**Objective**. Write out exactly the lines from the one containing "How far is the gray" through the last line of the records below, including both.

**Dataset content**.
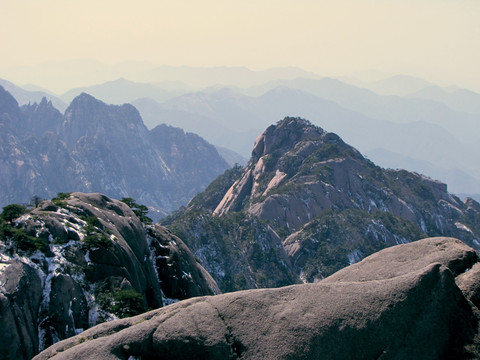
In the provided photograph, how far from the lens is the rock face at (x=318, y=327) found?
56.2ft

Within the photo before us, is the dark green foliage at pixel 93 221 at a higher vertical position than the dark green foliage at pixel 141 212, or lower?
higher

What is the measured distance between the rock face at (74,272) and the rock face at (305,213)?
51.7 metres

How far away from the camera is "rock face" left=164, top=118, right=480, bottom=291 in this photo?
359ft

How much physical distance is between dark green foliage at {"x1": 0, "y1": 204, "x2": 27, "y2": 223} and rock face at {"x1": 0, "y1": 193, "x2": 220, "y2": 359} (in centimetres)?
92

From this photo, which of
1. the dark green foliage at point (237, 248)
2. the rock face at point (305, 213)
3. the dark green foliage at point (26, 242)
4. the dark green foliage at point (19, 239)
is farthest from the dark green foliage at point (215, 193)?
the dark green foliage at point (19, 239)

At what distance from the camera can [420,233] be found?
4929 inches

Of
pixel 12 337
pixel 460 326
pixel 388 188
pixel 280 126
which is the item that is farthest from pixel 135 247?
pixel 280 126

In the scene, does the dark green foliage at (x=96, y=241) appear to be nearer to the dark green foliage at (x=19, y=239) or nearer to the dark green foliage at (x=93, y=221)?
the dark green foliage at (x=93, y=221)

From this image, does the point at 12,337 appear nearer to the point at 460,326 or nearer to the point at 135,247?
the point at 135,247

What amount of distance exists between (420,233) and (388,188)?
25.6 metres

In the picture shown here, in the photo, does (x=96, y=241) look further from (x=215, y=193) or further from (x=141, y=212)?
(x=215, y=193)

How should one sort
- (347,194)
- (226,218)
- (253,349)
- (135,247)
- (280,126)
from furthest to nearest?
(280,126), (347,194), (226,218), (135,247), (253,349)

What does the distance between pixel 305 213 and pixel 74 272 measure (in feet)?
332

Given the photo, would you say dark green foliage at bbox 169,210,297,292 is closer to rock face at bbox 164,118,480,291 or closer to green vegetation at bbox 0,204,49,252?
rock face at bbox 164,118,480,291
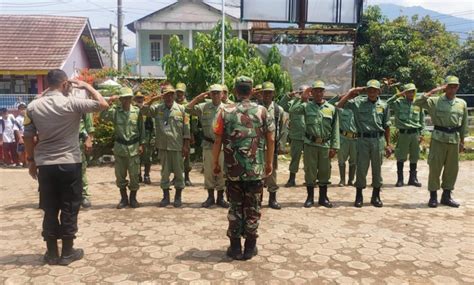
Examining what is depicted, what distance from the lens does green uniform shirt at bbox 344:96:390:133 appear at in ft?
20.1

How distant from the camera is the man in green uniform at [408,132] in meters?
7.96

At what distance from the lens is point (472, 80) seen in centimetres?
2270

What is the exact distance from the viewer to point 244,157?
416 cm

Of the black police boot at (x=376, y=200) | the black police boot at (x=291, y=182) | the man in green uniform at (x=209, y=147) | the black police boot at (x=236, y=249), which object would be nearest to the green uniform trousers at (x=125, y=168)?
the man in green uniform at (x=209, y=147)

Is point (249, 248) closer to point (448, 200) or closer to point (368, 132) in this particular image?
point (368, 132)

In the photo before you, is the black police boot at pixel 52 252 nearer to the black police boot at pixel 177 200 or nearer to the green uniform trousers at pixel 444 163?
the black police boot at pixel 177 200

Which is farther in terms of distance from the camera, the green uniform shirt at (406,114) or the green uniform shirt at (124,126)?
the green uniform shirt at (406,114)

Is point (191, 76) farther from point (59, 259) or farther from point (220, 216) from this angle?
Result: point (59, 259)

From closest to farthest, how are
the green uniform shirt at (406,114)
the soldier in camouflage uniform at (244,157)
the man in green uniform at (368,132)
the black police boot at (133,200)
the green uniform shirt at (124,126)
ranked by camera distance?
the soldier in camouflage uniform at (244,157) < the green uniform shirt at (124,126) < the man in green uniform at (368,132) < the black police boot at (133,200) < the green uniform shirt at (406,114)

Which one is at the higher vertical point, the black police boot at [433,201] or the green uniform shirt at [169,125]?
the green uniform shirt at [169,125]

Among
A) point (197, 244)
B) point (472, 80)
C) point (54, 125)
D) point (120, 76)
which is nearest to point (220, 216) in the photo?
point (197, 244)

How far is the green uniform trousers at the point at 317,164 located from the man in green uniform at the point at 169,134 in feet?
5.98

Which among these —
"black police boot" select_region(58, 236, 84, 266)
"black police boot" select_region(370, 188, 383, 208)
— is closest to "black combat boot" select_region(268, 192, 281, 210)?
"black police boot" select_region(370, 188, 383, 208)

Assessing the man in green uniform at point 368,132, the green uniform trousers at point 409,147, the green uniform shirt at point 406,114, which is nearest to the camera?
the man in green uniform at point 368,132
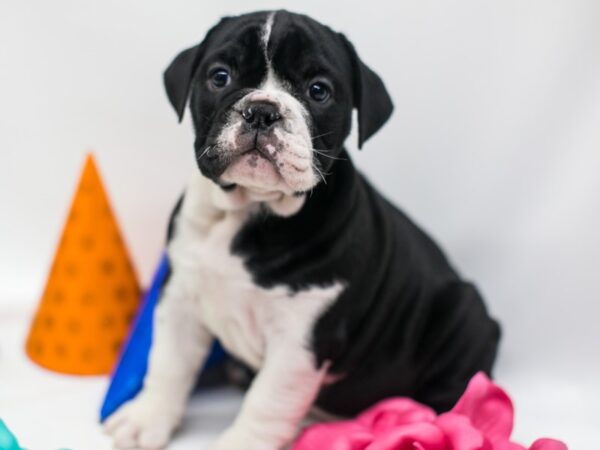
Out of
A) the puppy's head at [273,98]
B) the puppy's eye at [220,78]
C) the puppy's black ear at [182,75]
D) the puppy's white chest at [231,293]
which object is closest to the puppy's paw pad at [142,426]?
the puppy's white chest at [231,293]

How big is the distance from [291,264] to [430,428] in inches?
24.6

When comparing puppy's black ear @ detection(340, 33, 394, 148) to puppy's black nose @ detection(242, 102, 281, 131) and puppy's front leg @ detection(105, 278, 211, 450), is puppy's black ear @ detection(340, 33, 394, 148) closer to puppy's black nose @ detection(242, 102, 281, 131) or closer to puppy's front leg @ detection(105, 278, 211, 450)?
puppy's black nose @ detection(242, 102, 281, 131)

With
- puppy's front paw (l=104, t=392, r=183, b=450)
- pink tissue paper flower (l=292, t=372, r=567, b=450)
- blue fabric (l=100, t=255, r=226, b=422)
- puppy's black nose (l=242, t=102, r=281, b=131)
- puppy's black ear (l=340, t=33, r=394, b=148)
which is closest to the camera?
puppy's black nose (l=242, t=102, r=281, b=131)

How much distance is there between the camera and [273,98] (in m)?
2.43

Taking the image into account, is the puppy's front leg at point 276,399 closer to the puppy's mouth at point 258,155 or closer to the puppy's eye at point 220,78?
the puppy's mouth at point 258,155

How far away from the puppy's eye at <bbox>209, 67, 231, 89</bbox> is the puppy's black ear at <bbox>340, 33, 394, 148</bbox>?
0.38m

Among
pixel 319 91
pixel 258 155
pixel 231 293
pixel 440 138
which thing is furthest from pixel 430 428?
pixel 440 138

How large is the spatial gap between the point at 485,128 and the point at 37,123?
1837 mm

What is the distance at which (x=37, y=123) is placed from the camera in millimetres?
3750

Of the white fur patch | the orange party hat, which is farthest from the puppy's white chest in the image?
the orange party hat

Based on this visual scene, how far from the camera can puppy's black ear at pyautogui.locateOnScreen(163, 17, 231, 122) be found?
2660mm

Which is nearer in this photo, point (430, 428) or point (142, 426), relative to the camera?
point (430, 428)

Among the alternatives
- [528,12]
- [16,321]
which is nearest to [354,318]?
[528,12]

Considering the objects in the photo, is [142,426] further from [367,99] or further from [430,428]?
[367,99]
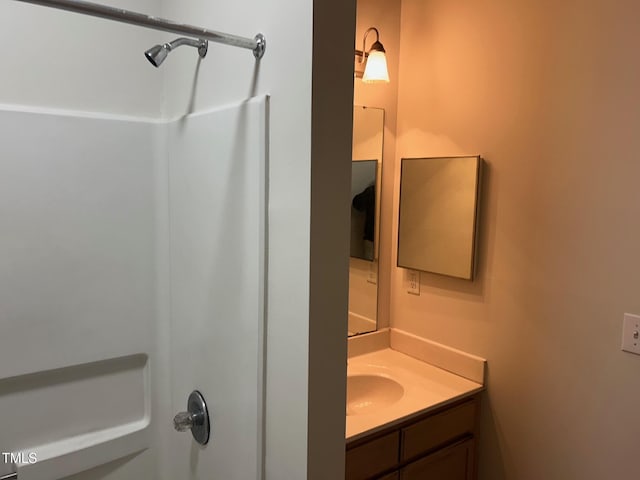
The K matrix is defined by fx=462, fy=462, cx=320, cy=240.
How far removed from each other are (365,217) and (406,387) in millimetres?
779

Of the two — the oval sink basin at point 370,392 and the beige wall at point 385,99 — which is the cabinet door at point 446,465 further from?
the beige wall at point 385,99

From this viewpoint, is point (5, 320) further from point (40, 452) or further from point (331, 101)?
point (331, 101)

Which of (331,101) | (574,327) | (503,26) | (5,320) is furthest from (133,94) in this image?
(574,327)

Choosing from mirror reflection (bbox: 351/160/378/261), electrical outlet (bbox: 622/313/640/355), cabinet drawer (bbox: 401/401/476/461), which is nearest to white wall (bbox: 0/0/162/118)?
mirror reflection (bbox: 351/160/378/261)

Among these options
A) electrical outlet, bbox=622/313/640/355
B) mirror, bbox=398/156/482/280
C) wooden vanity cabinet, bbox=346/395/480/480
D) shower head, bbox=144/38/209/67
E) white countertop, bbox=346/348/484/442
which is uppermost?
shower head, bbox=144/38/209/67

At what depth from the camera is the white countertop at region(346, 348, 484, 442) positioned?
5.21 feet

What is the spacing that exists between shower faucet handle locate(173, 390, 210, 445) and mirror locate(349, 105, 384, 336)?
0.94m

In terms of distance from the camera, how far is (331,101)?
2.98ft

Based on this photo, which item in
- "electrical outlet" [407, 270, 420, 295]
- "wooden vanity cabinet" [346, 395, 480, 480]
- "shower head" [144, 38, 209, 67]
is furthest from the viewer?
"electrical outlet" [407, 270, 420, 295]

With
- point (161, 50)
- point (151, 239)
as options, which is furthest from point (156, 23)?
point (151, 239)

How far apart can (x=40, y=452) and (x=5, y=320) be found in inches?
16.8

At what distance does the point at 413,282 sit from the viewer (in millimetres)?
2178

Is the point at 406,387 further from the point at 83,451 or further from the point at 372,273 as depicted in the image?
the point at 83,451

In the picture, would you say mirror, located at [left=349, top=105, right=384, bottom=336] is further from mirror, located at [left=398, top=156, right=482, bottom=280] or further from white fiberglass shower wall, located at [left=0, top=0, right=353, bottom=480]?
white fiberglass shower wall, located at [left=0, top=0, right=353, bottom=480]
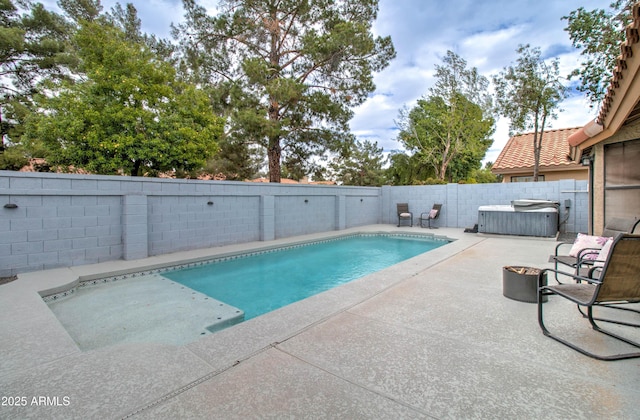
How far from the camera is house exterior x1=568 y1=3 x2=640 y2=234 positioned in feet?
11.0

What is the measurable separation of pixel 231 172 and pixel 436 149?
1358 cm

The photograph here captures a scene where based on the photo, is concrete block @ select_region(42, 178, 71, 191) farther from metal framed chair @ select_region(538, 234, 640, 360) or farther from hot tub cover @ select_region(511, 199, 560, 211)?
hot tub cover @ select_region(511, 199, 560, 211)

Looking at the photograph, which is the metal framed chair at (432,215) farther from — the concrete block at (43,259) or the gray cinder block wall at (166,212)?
the concrete block at (43,259)

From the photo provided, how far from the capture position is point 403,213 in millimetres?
12422

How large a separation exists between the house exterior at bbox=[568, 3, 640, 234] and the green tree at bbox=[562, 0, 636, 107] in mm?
6069

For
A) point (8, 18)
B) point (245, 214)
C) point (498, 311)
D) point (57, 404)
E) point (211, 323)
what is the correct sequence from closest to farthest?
point (57, 404)
point (498, 311)
point (211, 323)
point (245, 214)
point (8, 18)

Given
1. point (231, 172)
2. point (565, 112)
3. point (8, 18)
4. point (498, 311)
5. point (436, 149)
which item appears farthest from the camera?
point (436, 149)

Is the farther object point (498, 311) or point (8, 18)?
point (8, 18)

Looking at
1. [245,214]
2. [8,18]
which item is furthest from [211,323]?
[8,18]

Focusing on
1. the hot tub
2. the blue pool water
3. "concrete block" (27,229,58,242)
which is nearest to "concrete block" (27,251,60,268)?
"concrete block" (27,229,58,242)

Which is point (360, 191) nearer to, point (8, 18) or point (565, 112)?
point (565, 112)

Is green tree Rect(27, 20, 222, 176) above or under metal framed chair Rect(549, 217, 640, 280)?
above

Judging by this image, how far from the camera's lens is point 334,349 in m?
2.38

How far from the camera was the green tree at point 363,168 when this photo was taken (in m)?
20.0
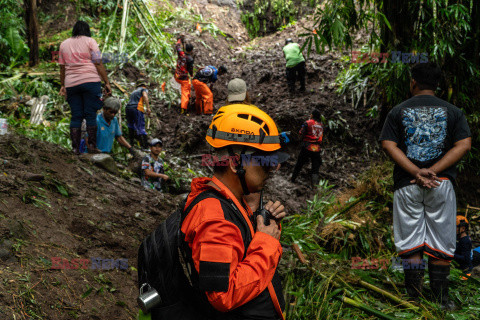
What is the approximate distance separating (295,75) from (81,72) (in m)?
6.55

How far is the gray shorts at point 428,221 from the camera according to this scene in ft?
9.45

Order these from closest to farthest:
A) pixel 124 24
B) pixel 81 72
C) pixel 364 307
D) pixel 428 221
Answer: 1. pixel 364 307
2. pixel 428 221
3. pixel 81 72
4. pixel 124 24

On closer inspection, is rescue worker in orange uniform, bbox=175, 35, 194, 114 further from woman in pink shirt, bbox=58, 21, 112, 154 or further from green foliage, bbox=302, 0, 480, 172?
green foliage, bbox=302, 0, 480, 172

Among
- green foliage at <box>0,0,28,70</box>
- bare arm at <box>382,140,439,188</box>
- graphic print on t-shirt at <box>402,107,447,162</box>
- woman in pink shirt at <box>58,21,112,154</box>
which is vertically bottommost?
bare arm at <box>382,140,439,188</box>

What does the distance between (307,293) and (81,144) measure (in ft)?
15.1

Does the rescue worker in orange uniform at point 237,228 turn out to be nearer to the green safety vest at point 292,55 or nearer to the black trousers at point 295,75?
the green safety vest at point 292,55

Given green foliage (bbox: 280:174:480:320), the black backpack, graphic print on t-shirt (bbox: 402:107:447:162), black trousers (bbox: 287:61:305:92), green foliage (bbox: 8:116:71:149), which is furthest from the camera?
black trousers (bbox: 287:61:305:92)

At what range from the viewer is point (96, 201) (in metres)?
4.27

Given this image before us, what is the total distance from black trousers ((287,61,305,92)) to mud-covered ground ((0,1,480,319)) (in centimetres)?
32

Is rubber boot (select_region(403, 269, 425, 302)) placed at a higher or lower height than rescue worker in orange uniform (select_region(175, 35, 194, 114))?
lower

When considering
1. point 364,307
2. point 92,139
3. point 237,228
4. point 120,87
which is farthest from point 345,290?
point 120,87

**Solution to the exercise**.
How far is the gray shorts at point 428,221 from the camera according to this scene in ft?
9.45

Order these from closest to farthest:
A) pixel 124 24
B) pixel 81 72
C) pixel 364 307
D) pixel 428 221
Answer: 1. pixel 364 307
2. pixel 428 221
3. pixel 81 72
4. pixel 124 24

On closer inspection, is rescue worker in orange uniform, bbox=175, 35, 194, 114 further from woman in pink shirt, bbox=58, 21, 112, 154 or further from green foliage, bbox=302, 0, 480, 172?
green foliage, bbox=302, 0, 480, 172

Among
- green foliage at <box>0,0,28,70</box>
- bare arm at <box>382,140,439,188</box>
- graphic print on t-shirt at <box>402,107,447,162</box>
- woman in pink shirt at <box>58,21,112,154</box>
which is vertically bottommost?
bare arm at <box>382,140,439,188</box>

What does the distance between (307,293) and (81,144) measure (in ft)?
15.1

Does the rescue worker in orange uniform at point 237,228 turn out to be nearer to the green safety vest at point 292,55 or nearer to the black trousers at point 295,75?
the green safety vest at point 292,55

Given green foliage (bbox: 280:174:480:320), the black backpack, graphic print on t-shirt (bbox: 402:107:447:162), black trousers (bbox: 287:61:305:92), green foliage (bbox: 8:116:71:149), which is furthest from the camera?
black trousers (bbox: 287:61:305:92)

At what range from the viewer is point (96, 201) (in metres)?
4.27

Given this image before us, what is the total distance from black trousers ((287,61,305,92)) to mud-covered ground ((0,1,480,319)) (in centimetres)?
32

Is rubber boot (select_region(403, 269, 425, 302)) placed at a higher or lower height than rescue worker in orange uniform (select_region(175, 35, 194, 114))?
lower

When considering
1. point 364,307
2. point 92,139
3. point 237,228
4. point 120,87
which is farthest from point 345,290?
point 120,87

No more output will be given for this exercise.